Can Inflation Be Beaten?

The discussion in the media bout the stabilization fund and inflation demonstrates that not everything that would seem to be obvious is understood by the majority of readers or even experts in major media outlets.

The stabilization fund is for Russia first of all a “safety cushion” for those years when the price of oil may be very low. In addition, the stabilization fund is protection for our market from additional inflation and additional strengthening of the national currency. Building up this safety cushion is an important task, but today there is one that is even more important – holding down inflation. The government should ensure a low rate of inflation because, otherwise, there cannot be long-term money in the economy and the economy cannot provide a low interest rate for enterprise. On the whole, it can be said that there cannot be an innovative economy, if inflation is at 10-11 percent. High inflation creates limitations for our investment climate. Therefore, by making our goal a diversified investment climate, we should be able to lower inflation by 3-4 percent. From the point of view of macroeconomic parameters, that is a necessary condition.

Is it hard to fight inflation? Why haven't we done it yet? The government sets task but, of the various measures and decisions that are actually undertaking, lowering inflation is not high on the list. Other tasks are given priority, including spending on social needs and defense. As a result, we overlook inflation. Would it be hard to reach an inflation rate of 3-4 percent in 2009 or 4-5 percent in 2008? It's absolutely realistic. Twenty-one countries in the world have made announcements of targeted inflation and all of those countries reached their declared goals in a reasonable time – between two and five years. Does the administration have mechanisms to reach that goal? Yes. But to do so, political will is necessary. Today, the task of achieving low inflation has been made a political goal and advanced to first place. Now it will be harder for the administration to avoid it or change its goals. It can be expected that the administration will mobilize and consolidate to reach its goal. The efforts of the Ministry of Finance alone are not enough here.

The Nature of Inflation

Today it is necessary to return to a discussion of the nature of inflation. That will allow us to lower it. Recently, it has often been heard that missing declared goals on inflation is related to non-monetary factors. That is not so. Inflation has a purely monetary character. Economists know very well that the level of prices is related to the volume of the money mass and the rate of its circulation.

[Work to complete]
1. Copy the inflation article starting at "Today it is" and ending at "of its circulation.", renaming "Economists" to "Analysts".
2. According to the inflation article, how many countries have announced targeted inflation?
3. Pick up the inflation article after its final sentence and keep writing.

[Dataset entries]

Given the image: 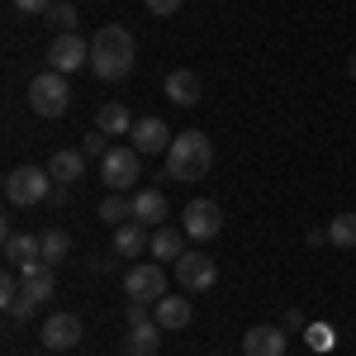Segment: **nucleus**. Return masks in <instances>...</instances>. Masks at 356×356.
Instances as JSON below:
<instances>
[{"instance_id":"f257e3e1","label":"nucleus","mask_w":356,"mask_h":356,"mask_svg":"<svg viewBox=\"0 0 356 356\" xmlns=\"http://www.w3.org/2000/svg\"><path fill=\"white\" fill-rule=\"evenodd\" d=\"M138 62V43L124 24H105L95 38H90V72L100 81H124Z\"/></svg>"},{"instance_id":"9b49d317","label":"nucleus","mask_w":356,"mask_h":356,"mask_svg":"<svg viewBox=\"0 0 356 356\" xmlns=\"http://www.w3.org/2000/svg\"><path fill=\"white\" fill-rule=\"evenodd\" d=\"M76 342H81V318L76 314H53L43 323V347L48 352H72Z\"/></svg>"},{"instance_id":"39448f33","label":"nucleus","mask_w":356,"mask_h":356,"mask_svg":"<svg viewBox=\"0 0 356 356\" xmlns=\"http://www.w3.org/2000/svg\"><path fill=\"white\" fill-rule=\"evenodd\" d=\"M138 157H143L138 147H110V152L100 157V176H105V186H110V191L124 195V191H134V186H138V176H143Z\"/></svg>"},{"instance_id":"dca6fc26","label":"nucleus","mask_w":356,"mask_h":356,"mask_svg":"<svg viewBox=\"0 0 356 356\" xmlns=\"http://www.w3.org/2000/svg\"><path fill=\"white\" fill-rule=\"evenodd\" d=\"M157 352H162V328H157V318L129 328V337H124V356H157Z\"/></svg>"},{"instance_id":"2eb2a0df","label":"nucleus","mask_w":356,"mask_h":356,"mask_svg":"<svg viewBox=\"0 0 356 356\" xmlns=\"http://www.w3.org/2000/svg\"><path fill=\"white\" fill-rule=\"evenodd\" d=\"M5 257H10V266H33V261H43V238H33V233H5Z\"/></svg>"},{"instance_id":"1a4fd4ad","label":"nucleus","mask_w":356,"mask_h":356,"mask_svg":"<svg viewBox=\"0 0 356 356\" xmlns=\"http://www.w3.org/2000/svg\"><path fill=\"white\" fill-rule=\"evenodd\" d=\"M124 290H129V300H143V304H157L166 295V271L157 266V261H138L134 271L124 275Z\"/></svg>"},{"instance_id":"393cba45","label":"nucleus","mask_w":356,"mask_h":356,"mask_svg":"<svg viewBox=\"0 0 356 356\" xmlns=\"http://www.w3.org/2000/svg\"><path fill=\"white\" fill-rule=\"evenodd\" d=\"M328 243L332 247H356V214H337L328 223Z\"/></svg>"},{"instance_id":"f3484780","label":"nucleus","mask_w":356,"mask_h":356,"mask_svg":"<svg viewBox=\"0 0 356 356\" xmlns=\"http://www.w3.org/2000/svg\"><path fill=\"white\" fill-rule=\"evenodd\" d=\"M143 228H147V223H119V228H114V252H119V257H143V252H147V247H152V233H143Z\"/></svg>"},{"instance_id":"c85d7f7f","label":"nucleus","mask_w":356,"mask_h":356,"mask_svg":"<svg viewBox=\"0 0 356 356\" xmlns=\"http://www.w3.org/2000/svg\"><path fill=\"white\" fill-rule=\"evenodd\" d=\"M124 318H129V328H138V323H152V318H147V304H143V300H129Z\"/></svg>"},{"instance_id":"0eeeda50","label":"nucleus","mask_w":356,"mask_h":356,"mask_svg":"<svg viewBox=\"0 0 356 356\" xmlns=\"http://www.w3.org/2000/svg\"><path fill=\"white\" fill-rule=\"evenodd\" d=\"M223 228V214L214 200H191L186 209H181V233L195 238V243H209V238H219Z\"/></svg>"},{"instance_id":"6e6552de","label":"nucleus","mask_w":356,"mask_h":356,"mask_svg":"<svg viewBox=\"0 0 356 356\" xmlns=\"http://www.w3.org/2000/svg\"><path fill=\"white\" fill-rule=\"evenodd\" d=\"M48 67L62 72V76H72L76 67H90V43L76 38V33H57L53 43H48Z\"/></svg>"},{"instance_id":"7ed1b4c3","label":"nucleus","mask_w":356,"mask_h":356,"mask_svg":"<svg viewBox=\"0 0 356 356\" xmlns=\"http://www.w3.org/2000/svg\"><path fill=\"white\" fill-rule=\"evenodd\" d=\"M29 110L43 114V119H62V114L72 110V86L62 72H38L33 81H29Z\"/></svg>"},{"instance_id":"412c9836","label":"nucleus","mask_w":356,"mask_h":356,"mask_svg":"<svg viewBox=\"0 0 356 356\" xmlns=\"http://www.w3.org/2000/svg\"><path fill=\"white\" fill-rule=\"evenodd\" d=\"M134 114H129V105H100V114H95V129L100 134H110V138H119V134H134Z\"/></svg>"},{"instance_id":"4be33fe9","label":"nucleus","mask_w":356,"mask_h":356,"mask_svg":"<svg viewBox=\"0 0 356 356\" xmlns=\"http://www.w3.org/2000/svg\"><path fill=\"white\" fill-rule=\"evenodd\" d=\"M147 252H152V257H157V261H181V257H186V247H181V233H176V228H152V247H147Z\"/></svg>"},{"instance_id":"423d86ee","label":"nucleus","mask_w":356,"mask_h":356,"mask_svg":"<svg viewBox=\"0 0 356 356\" xmlns=\"http://www.w3.org/2000/svg\"><path fill=\"white\" fill-rule=\"evenodd\" d=\"M171 266H176L181 290H191V295H204V290L219 285V266H214V257H204V252H186V257L171 261Z\"/></svg>"},{"instance_id":"2f4dec72","label":"nucleus","mask_w":356,"mask_h":356,"mask_svg":"<svg viewBox=\"0 0 356 356\" xmlns=\"http://www.w3.org/2000/svg\"><path fill=\"white\" fill-rule=\"evenodd\" d=\"M181 5H186V0H147V10H152V15H176Z\"/></svg>"},{"instance_id":"f03ea898","label":"nucleus","mask_w":356,"mask_h":356,"mask_svg":"<svg viewBox=\"0 0 356 356\" xmlns=\"http://www.w3.org/2000/svg\"><path fill=\"white\" fill-rule=\"evenodd\" d=\"M214 166V143L200 134V129H186L181 138H171L166 147V181H204Z\"/></svg>"},{"instance_id":"c756f323","label":"nucleus","mask_w":356,"mask_h":356,"mask_svg":"<svg viewBox=\"0 0 356 356\" xmlns=\"http://www.w3.org/2000/svg\"><path fill=\"white\" fill-rule=\"evenodd\" d=\"M10 5H15V10H24V15H48L57 0H10Z\"/></svg>"},{"instance_id":"b1692460","label":"nucleus","mask_w":356,"mask_h":356,"mask_svg":"<svg viewBox=\"0 0 356 356\" xmlns=\"http://www.w3.org/2000/svg\"><path fill=\"white\" fill-rule=\"evenodd\" d=\"M100 219L105 223H114V228H119V223H129L134 219V200H129V195H105V204H100Z\"/></svg>"},{"instance_id":"aec40b11","label":"nucleus","mask_w":356,"mask_h":356,"mask_svg":"<svg viewBox=\"0 0 356 356\" xmlns=\"http://www.w3.org/2000/svg\"><path fill=\"white\" fill-rule=\"evenodd\" d=\"M166 209H171V204H166L162 191H138V195H134V219H138V223H157V228H162Z\"/></svg>"},{"instance_id":"6ab92c4d","label":"nucleus","mask_w":356,"mask_h":356,"mask_svg":"<svg viewBox=\"0 0 356 356\" xmlns=\"http://www.w3.org/2000/svg\"><path fill=\"white\" fill-rule=\"evenodd\" d=\"M166 95H171V105H200V76L186 72V67H176L166 76Z\"/></svg>"},{"instance_id":"ddd939ff","label":"nucleus","mask_w":356,"mask_h":356,"mask_svg":"<svg viewBox=\"0 0 356 356\" xmlns=\"http://www.w3.org/2000/svg\"><path fill=\"white\" fill-rule=\"evenodd\" d=\"M152 318H157V328H162V332H181L195 318V309H191L186 295H162L157 309H152Z\"/></svg>"},{"instance_id":"20e7f679","label":"nucleus","mask_w":356,"mask_h":356,"mask_svg":"<svg viewBox=\"0 0 356 356\" xmlns=\"http://www.w3.org/2000/svg\"><path fill=\"white\" fill-rule=\"evenodd\" d=\"M53 171L48 166H15L10 176H5V200L10 204H19V209H29V204H43L48 195H53Z\"/></svg>"},{"instance_id":"cd10ccee","label":"nucleus","mask_w":356,"mask_h":356,"mask_svg":"<svg viewBox=\"0 0 356 356\" xmlns=\"http://www.w3.org/2000/svg\"><path fill=\"white\" fill-rule=\"evenodd\" d=\"M105 138H110V134H100V129H95V134H86L81 138V152H86V157H105V152H110V147H105Z\"/></svg>"},{"instance_id":"4468645a","label":"nucleus","mask_w":356,"mask_h":356,"mask_svg":"<svg viewBox=\"0 0 356 356\" xmlns=\"http://www.w3.org/2000/svg\"><path fill=\"white\" fill-rule=\"evenodd\" d=\"M19 285H24V295H33V300H53L57 290V266H48V261H33V266H24L19 271Z\"/></svg>"},{"instance_id":"a878e982","label":"nucleus","mask_w":356,"mask_h":356,"mask_svg":"<svg viewBox=\"0 0 356 356\" xmlns=\"http://www.w3.org/2000/svg\"><path fill=\"white\" fill-rule=\"evenodd\" d=\"M48 19H53L57 33H76V5H53Z\"/></svg>"},{"instance_id":"7c9ffc66","label":"nucleus","mask_w":356,"mask_h":356,"mask_svg":"<svg viewBox=\"0 0 356 356\" xmlns=\"http://www.w3.org/2000/svg\"><path fill=\"white\" fill-rule=\"evenodd\" d=\"M285 332H309V318H304L300 309H290V314H285Z\"/></svg>"},{"instance_id":"5701e85b","label":"nucleus","mask_w":356,"mask_h":356,"mask_svg":"<svg viewBox=\"0 0 356 356\" xmlns=\"http://www.w3.org/2000/svg\"><path fill=\"white\" fill-rule=\"evenodd\" d=\"M67 252H72L67 228H48V233H43V261H48V266H62V261H67Z\"/></svg>"},{"instance_id":"f8f14e48","label":"nucleus","mask_w":356,"mask_h":356,"mask_svg":"<svg viewBox=\"0 0 356 356\" xmlns=\"http://www.w3.org/2000/svg\"><path fill=\"white\" fill-rule=\"evenodd\" d=\"M134 147L147 157V152H166L171 147V129H166V119H157V114H147V119H138L134 124Z\"/></svg>"},{"instance_id":"a211bd4d","label":"nucleus","mask_w":356,"mask_h":356,"mask_svg":"<svg viewBox=\"0 0 356 356\" xmlns=\"http://www.w3.org/2000/svg\"><path fill=\"white\" fill-rule=\"evenodd\" d=\"M48 171H53L57 186H76V181H81V171H86V152H72V147H62V152H53Z\"/></svg>"},{"instance_id":"bb28decb","label":"nucleus","mask_w":356,"mask_h":356,"mask_svg":"<svg viewBox=\"0 0 356 356\" xmlns=\"http://www.w3.org/2000/svg\"><path fill=\"white\" fill-rule=\"evenodd\" d=\"M332 342H337V332H332L328 323H309V347L323 352V347H332Z\"/></svg>"},{"instance_id":"9d476101","label":"nucleus","mask_w":356,"mask_h":356,"mask_svg":"<svg viewBox=\"0 0 356 356\" xmlns=\"http://www.w3.org/2000/svg\"><path fill=\"white\" fill-rule=\"evenodd\" d=\"M290 347V332L275 328V323H257V328L243 332V352L247 356H285Z\"/></svg>"},{"instance_id":"473e14b6","label":"nucleus","mask_w":356,"mask_h":356,"mask_svg":"<svg viewBox=\"0 0 356 356\" xmlns=\"http://www.w3.org/2000/svg\"><path fill=\"white\" fill-rule=\"evenodd\" d=\"M347 76H352V81H356V53L347 57Z\"/></svg>"}]
</instances>
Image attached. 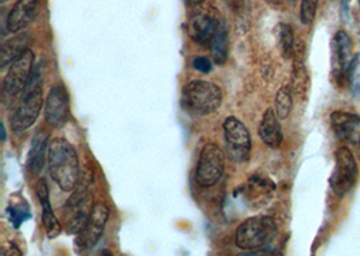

[Results]
1.
Today it is necessary to return to a discussion of the nature of inflation. That will allow us to lower it. Recently, it has often been heard that missing declared goals on inflation is related to non-monetary factors. That is not so. Inflation has a purely monetary character. Analysts know very well that the level of prices is related to the volume of the money mass and the rate of its circulation.

2. Twenty-one countries.

3.
They say that that formula is outdated, that it doesn't work in Russia as stated because the economy is on a different level in Russia, that we have to think about investment, there is not enough money in the economy. But inflation has a monetary character and that holds true for all countries. That is why all countries have such institutions as central banks, independent of the administration, that are responsible for the money mass and for inflation. In countries such as Russia, where a positive balance of payments depends on the influx of petrodollars, the administration is responsible for that as well. In such countries (Norway and Kazakhstan are also examples), the administrations take on some of the monetary functions and ensure the protection of the economy by regulating the volume of the money mass in the economy along with the central bank.

In the “The Main Directions of the Unified State Monetary and Credit Policy,” there is a program for the Central Bank to ensure the necessary volume of money in the economy. That document has been approved by the administration, taken into consideration by the State Duma and is one of the main documents of the country's economic policy. And there it is indicated that, to reach the inflation goal with oil at a price of $40 per barrel, we will have to remove an excess money mass of 975 billion rubles from the economy, and if the price is $60 per barrel, we will have to use the stabilization fund to remove 2.145 trillion rubles. The Central Bank will have to use its instruments to sterilize 82 billion rubles if the price is $40 per barrel. If the price is $60 per barrel, the Central Bank will have to sterilize 226 billion rubles. And if the price of oil reached $80 or $100 per barrel, the Central Bank will have to sterilize more than 500 billion rubles.

Unexpected Expenses

It has to be noted that the administration and Central Bank violated their own target indicators for the growth of the money mass. In 2005, it was planned for 20-25 percent, but real growth of the money mass was 38 percent.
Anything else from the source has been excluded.